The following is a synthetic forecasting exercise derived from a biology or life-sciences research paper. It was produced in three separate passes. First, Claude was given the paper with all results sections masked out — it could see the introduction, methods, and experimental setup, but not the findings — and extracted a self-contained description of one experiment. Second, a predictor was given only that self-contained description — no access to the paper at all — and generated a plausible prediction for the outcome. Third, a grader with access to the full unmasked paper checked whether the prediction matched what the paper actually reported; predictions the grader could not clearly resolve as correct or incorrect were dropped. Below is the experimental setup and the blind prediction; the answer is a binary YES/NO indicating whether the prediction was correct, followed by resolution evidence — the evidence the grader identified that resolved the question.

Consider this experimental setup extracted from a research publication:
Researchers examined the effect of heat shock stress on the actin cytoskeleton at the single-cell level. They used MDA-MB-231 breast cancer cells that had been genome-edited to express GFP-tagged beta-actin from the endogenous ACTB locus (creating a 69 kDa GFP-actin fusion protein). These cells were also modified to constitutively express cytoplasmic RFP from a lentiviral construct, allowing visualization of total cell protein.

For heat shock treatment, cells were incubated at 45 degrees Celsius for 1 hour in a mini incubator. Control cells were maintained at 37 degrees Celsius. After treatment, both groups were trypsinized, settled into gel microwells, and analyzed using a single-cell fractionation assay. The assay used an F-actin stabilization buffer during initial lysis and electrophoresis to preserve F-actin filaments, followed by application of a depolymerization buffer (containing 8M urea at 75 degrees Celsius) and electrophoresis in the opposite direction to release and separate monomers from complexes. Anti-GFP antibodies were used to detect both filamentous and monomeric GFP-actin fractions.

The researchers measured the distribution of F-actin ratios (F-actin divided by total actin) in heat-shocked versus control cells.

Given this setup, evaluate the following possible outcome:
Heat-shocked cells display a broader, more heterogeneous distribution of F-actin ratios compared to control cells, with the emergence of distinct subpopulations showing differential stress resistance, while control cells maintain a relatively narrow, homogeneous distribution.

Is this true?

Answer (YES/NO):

Your goal: Please reproduce exactly the lines above, beginning with the first and ending with the line that contains "For heat shock", and include nothing outside that range.

Problem solution:
The following is a synthetic forecasting exercise derived from a biology or life-sciences research paper. It was produced in three separate passes. First, Claude was given the paper with all results sections masked out — it could see the introduction, methods, and experimental setup, but not the findings — and extracted a self-contained description of one experiment. Second, a predictor was given only that self-contained description — no access to the paper at all — and generated a plausible prediction for the outcome. Third, a grader with access to the full unmasked paper checked whether the prediction matched what the paper actually reported; predictions the grader could not clearly resolve as correct or incorrect were dropped. Below is the experimental setup and the blind prediction; the answer is a binary YES/NO indicating whether the prediction was correct, followed by resolution evidence — the evidence the grader identified that resolved the question.

Consider this experimental setup extracted from a research publication:
Researchers examined the effect of heat shock stress on the actin cytoskeleton at the single-cell level. They used MDA-MB-231 breast cancer cells that had been genome-edited to express GFP-tagged beta-actin from the endogenous ACTB locus (creating a 69 kDa GFP-actin fusion protein). These cells were also modified to constitutively express cytoplasmic RFP from a lentiviral construct, allowing visualization of total cell protein.

For heat shock treatment, cells were incubated at 45 degrees Celsius for 1 hour in a mini incubator. Control cells were maintained at 37 degrees Celsius. After treatment, both groups were trypsinized, settled into gel microwells, and analyzed using a single-cell fractionation assay. The assay used an F-actin stabilization buffer during initial lysis and electrophoresis to preserve F-actin filaments, followed by application of a depolymerization buffer (containing 8M urea at 75 degrees Celsius) and electrophoresis in the opposite direction to release and separate monomers from complexes. Anti-GFP antibodies were used to detect both filamentous and monomeric GFP-actin fractions.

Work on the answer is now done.